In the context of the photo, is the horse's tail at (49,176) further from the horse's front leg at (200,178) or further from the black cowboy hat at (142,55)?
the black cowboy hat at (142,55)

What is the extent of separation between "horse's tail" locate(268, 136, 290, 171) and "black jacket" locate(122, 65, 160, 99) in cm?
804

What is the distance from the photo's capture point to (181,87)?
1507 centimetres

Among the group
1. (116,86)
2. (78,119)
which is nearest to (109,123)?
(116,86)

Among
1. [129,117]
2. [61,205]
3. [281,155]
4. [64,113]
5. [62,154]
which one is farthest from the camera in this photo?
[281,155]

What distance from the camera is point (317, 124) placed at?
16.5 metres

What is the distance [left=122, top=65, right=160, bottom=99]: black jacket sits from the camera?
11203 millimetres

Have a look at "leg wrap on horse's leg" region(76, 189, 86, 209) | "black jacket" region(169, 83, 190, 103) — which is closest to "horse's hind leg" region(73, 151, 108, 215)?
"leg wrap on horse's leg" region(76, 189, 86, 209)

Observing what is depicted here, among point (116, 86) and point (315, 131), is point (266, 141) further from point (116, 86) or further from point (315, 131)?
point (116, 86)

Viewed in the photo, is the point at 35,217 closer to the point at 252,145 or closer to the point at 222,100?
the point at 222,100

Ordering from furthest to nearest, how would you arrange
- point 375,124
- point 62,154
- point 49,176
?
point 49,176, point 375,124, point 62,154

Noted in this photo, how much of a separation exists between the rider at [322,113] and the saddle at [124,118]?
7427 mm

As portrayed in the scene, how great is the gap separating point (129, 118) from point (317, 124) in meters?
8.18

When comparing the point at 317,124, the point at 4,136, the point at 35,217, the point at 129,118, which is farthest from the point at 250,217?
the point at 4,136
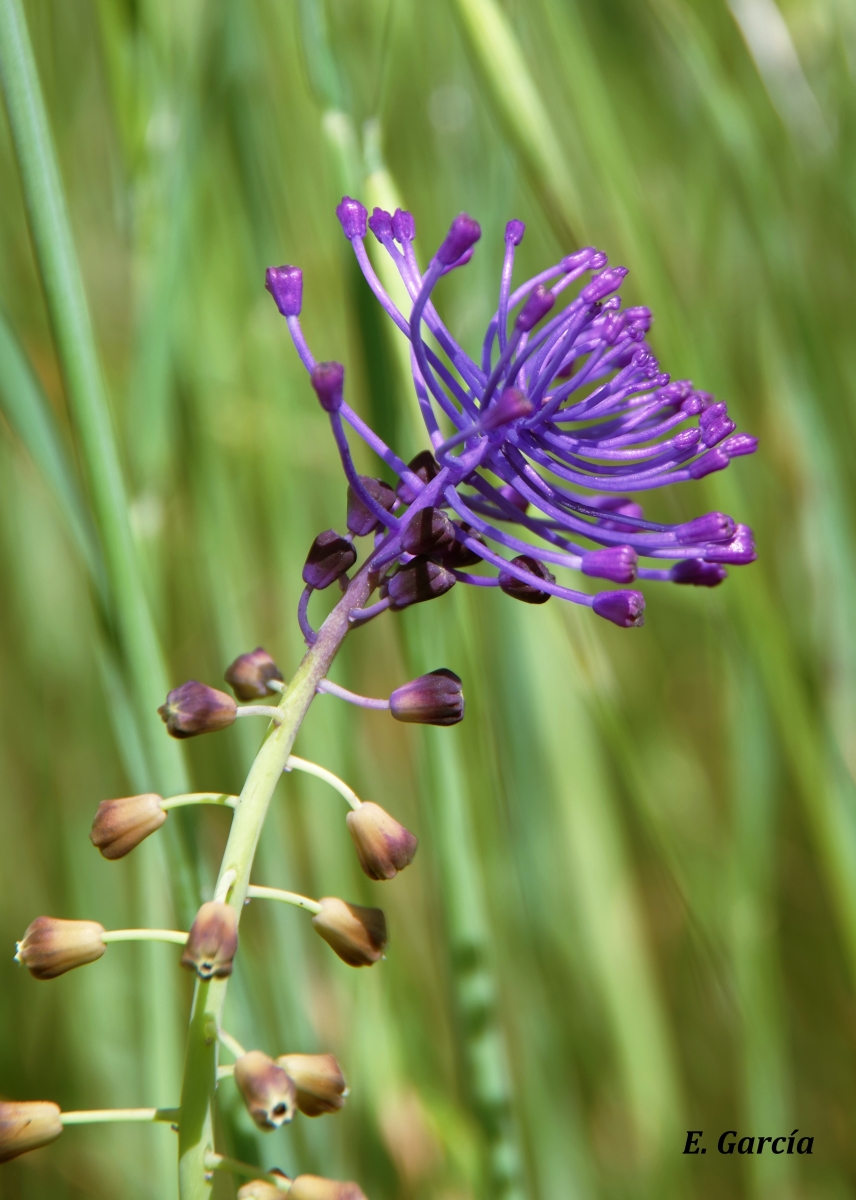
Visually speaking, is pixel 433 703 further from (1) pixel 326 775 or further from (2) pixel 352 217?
(2) pixel 352 217

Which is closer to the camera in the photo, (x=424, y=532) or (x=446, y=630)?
(x=424, y=532)

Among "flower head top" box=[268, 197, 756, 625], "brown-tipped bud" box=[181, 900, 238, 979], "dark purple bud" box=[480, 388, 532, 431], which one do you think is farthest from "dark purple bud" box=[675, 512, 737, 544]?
"brown-tipped bud" box=[181, 900, 238, 979]

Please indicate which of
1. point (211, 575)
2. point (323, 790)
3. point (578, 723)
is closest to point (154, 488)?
point (211, 575)

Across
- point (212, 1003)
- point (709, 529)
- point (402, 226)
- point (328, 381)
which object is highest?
point (402, 226)

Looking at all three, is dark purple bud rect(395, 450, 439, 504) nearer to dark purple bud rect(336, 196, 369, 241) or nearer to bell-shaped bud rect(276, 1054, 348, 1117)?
dark purple bud rect(336, 196, 369, 241)

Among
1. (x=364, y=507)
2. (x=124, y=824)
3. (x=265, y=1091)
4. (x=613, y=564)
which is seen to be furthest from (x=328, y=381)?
(x=265, y=1091)

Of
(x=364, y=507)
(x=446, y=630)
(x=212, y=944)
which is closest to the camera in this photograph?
(x=212, y=944)
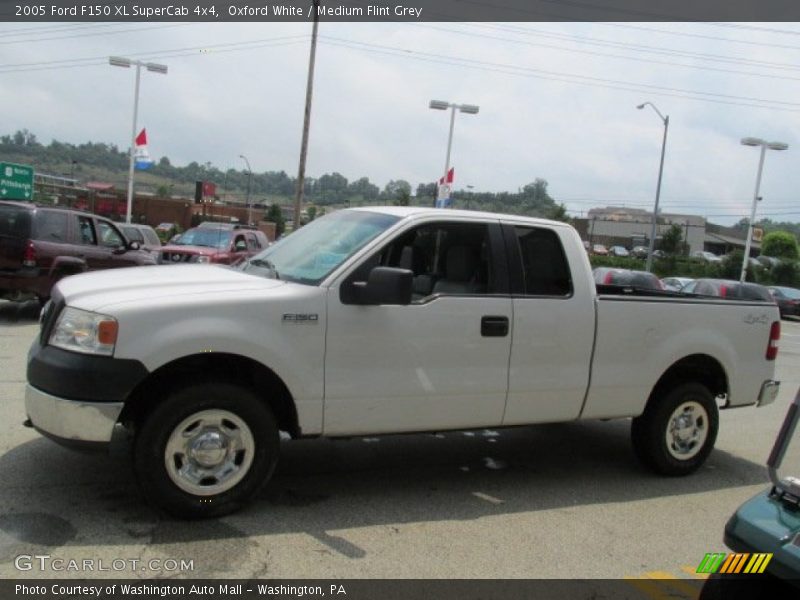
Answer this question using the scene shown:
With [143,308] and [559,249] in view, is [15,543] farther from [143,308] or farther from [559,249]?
[559,249]

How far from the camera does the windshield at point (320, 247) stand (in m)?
4.61

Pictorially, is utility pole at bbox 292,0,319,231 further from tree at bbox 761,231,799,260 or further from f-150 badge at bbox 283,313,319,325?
tree at bbox 761,231,799,260

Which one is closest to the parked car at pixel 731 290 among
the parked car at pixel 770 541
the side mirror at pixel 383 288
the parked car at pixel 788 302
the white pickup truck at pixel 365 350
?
the parked car at pixel 788 302

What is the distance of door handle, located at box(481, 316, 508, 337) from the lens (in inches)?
189

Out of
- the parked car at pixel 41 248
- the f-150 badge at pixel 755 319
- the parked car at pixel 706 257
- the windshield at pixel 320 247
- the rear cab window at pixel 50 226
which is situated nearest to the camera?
the windshield at pixel 320 247

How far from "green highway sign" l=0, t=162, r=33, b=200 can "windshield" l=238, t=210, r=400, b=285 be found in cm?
2232

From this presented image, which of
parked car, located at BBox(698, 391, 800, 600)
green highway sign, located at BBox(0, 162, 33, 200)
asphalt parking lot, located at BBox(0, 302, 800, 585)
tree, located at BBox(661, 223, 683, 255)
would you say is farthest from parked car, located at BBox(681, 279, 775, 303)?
tree, located at BBox(661, 223, 683, 255)

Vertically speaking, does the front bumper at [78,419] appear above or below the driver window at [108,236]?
below

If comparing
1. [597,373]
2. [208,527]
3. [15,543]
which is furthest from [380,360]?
[15,543]

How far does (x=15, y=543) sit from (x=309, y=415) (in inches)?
65.8

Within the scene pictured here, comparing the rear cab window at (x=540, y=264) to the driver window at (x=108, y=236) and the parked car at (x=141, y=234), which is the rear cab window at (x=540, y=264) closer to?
the driver window at (x=108, y=236)

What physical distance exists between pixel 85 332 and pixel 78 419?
1.53ft

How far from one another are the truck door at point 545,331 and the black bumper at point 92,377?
2.45m

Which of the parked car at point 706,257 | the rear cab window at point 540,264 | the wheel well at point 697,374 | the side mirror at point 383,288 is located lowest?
the wheel well at point 697,374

*Given problem*: Could you copy out all of the records above word for word, leaving out the pictures?

*Completed task*:
In the context of the photo, is the horse's tail at (49,176) further from the horse's front leg at (200,178) or further from the black cowboy hat at (142,55)?
the black cowboy hat at (142,55)

What is the extent of separation between "horse's tail" locate(268, 136, 290, 171) and "black jacket" locate(122, 65, 160, 99) in cm?
804

What is the distance from the photo's capture point to (181,87)?
1507 centimetres

Among the group
1. (116,86)
2. (78,119)
which is nearest to (109,123)?
(116,86)

Among
1. [129,117]
2. [61,205]
3. [281,155]
4. [64,113]
5. [62,154]
which one is farthest from the camera in this photo?
[281,155]

What distance from the camera is point (317, 124) placed at?
16.5 metres

What is the distance [left=122, top=65, right=160, bottom=99]: black jacket sits from the camera?
11203 millimetres

Have a look at "leg wrap on horse's leg" region(76, 189, 86, 209) | "black jacket" region(169, 83, 190, 103) — which is closest to "horse's hind leg" region(73, 151, 108, 215)?
"leg wrap on horse's leg" region(76, 189, 86, 209)

Observing what is depicted here, among point (116, 86) and point (315, 131), is point (266, 141) further from point (116, 86) or further from point (315, 131)?
point (116, 86)

Viewed in the photo, is the point at 35,217 closer to the point at 252,145 or closer to the point at 222,100?
the point at 222,100

Ordering from furthest to nearest, how would you arrange
- point 375,124
- point 62,154
- point 49,176
?
point 49,176, point 375,124, point 62,154

Noted in this photo, how much of a separation exists between the rider at [322,113] and the saddle at [124,118]?
7427 mm

As portrayed in the scene, how great is the gap separating point (129, 118) from point (317, 124) in meters?
8.18

When comparing the point at 317,124, the point at 4,136, the point at 35,217, the point at 129,118, which is farthest from the point at 250,217?
the point at 4,136
Visually speaking, is pixel 433 703 further from (1) pixel 326 775 or further from (2) pixel 352 217?
(2) pixel 352 217

Which is closer to the camera in the photo, (x=424, y=532) or (x=446, y=630)?
(x=424, y=532)

Among "flower head top" box=[268, 197, 756, 625], "brown-tipped bud" box=[181, 900, 238, 979], "dark purple bud" box=[480, 388, 532, 431], which one do you think is farthest from "dark purple bud" box=[675, 512, 737, 544]?
"brown-tipped bud" box=[181, 900, 238, 979]

Please indicate which of
1. point (211, 575)
2. point (323, 790)
3. point (578, 723)
is closest to point (154, 488)?
point (211, 575)

Across
- point (212, 1003)
- point (709, 529)
- point (402, 226)
- point (328, 381)
which object is highest?
point (402, 226)

Looking at all three, is dark purple bud rect(395, 450, 439, 504) nearer to dark purple bud rect(336, 196, 369, 241) or nearer to bell-shaped bud rect(276, 1054, 348, 1117)?
dark purple bud rect(336, 196, 369, 241)

Among
1. (x=364, y=507)
2. (x=124, y=824)
3. (x=265, y=1091)
4. (x=613, y=564)
which is seen to be furthest from (x=328, y=381)?
(x=265, y=1091)

Of
(x=364, y=507)
(x=446, y=630)
(x=212, y=944)
which is closest to the camera in this photograph?
(x=212, y=944)
Answer this question using the scene shown:
With [143,308] and [559,249] in view, is [15,543] farther from [143,308] or farther from [559,249]?
[559,249]

How far from the camera does the windshield at point (320, 247) stand (in m)?
4.61

Pictorially, is utility pole at bbox 292,0,319,231 further from tree at bbox 761,231,799,260 or further from f-150 badge at bbox 283,313,319,325?
tree at bbox 761,231,799,260

Which one is closest to the parked car at pixel 731 290 among
the parked car at pixel 770 541
the side mirror at pixel 383 288
the parked car at pixel 788 302
the white pickup truck at pixel 365 350
?
the parked car at pixel 788 302

What is the distance of door handle, located at box(481, 316, 508, 337) from the lens (in inches)?
189

Out of
- the parked car at pixel 41 248
- the f-150 badge at pixel 755 319
- the parked car at pixel 706 257
- the windshield at pixel 320 247
- the rear cab window at pixel 50 226
which is situated nearest to the camera?
the windshield at pixel 320 247

How far from "green highway sign" l=0, t=162, r=33, b=200 can "windshield" l=238, t=210, r=400, b=285 be found in cm?
2232

From this presented image, which of
parked car, located at BBox(698, 391, 800, 600)
green highway sign, located at BBox(0, 162, 33, 200)
asphalt parking lot, located at BBox(0, 302, 800, 585)
tree, located at BBox(661, 223, 683, 255)
would you say is farthest from parked car, located at BBox(681, 279, 775, 303)?
tree, located at BBox(661, 223, 683, 255)

Vertically speaking, does the front bumper at [78,419] appear above or below the driver window at [108,236]?
below

If comparing
1. [597,373]
2. [208,527]
3. [15,543]
which is furthest from [380,360]?
[15,543]

How far does (x=15, y=543) sit from (x=309, y=415) (in inches)?
65.8

Within the scene pictured here, comparing the rear cab window at (x=540, y=264) to the driver window at (x=108, y=236) and the parked car at (x=141, y=234), which is the rear cab window at (x=540, y=264) closer to?
the driver window at (x=108, y=236)

What physical distance exists between pixel 85 332 and pixel 78 419?
1.53ft

How far from one another are the truck door at point 545,331 and the black bumper at point 92,377?
2.45m

Which of the parked car at point 706,257 | the rear cab window at point 540,264 | the wheel well at point 697,374 | the side mirror at point 383,288 is located lowest?
the wheel well at point 697,374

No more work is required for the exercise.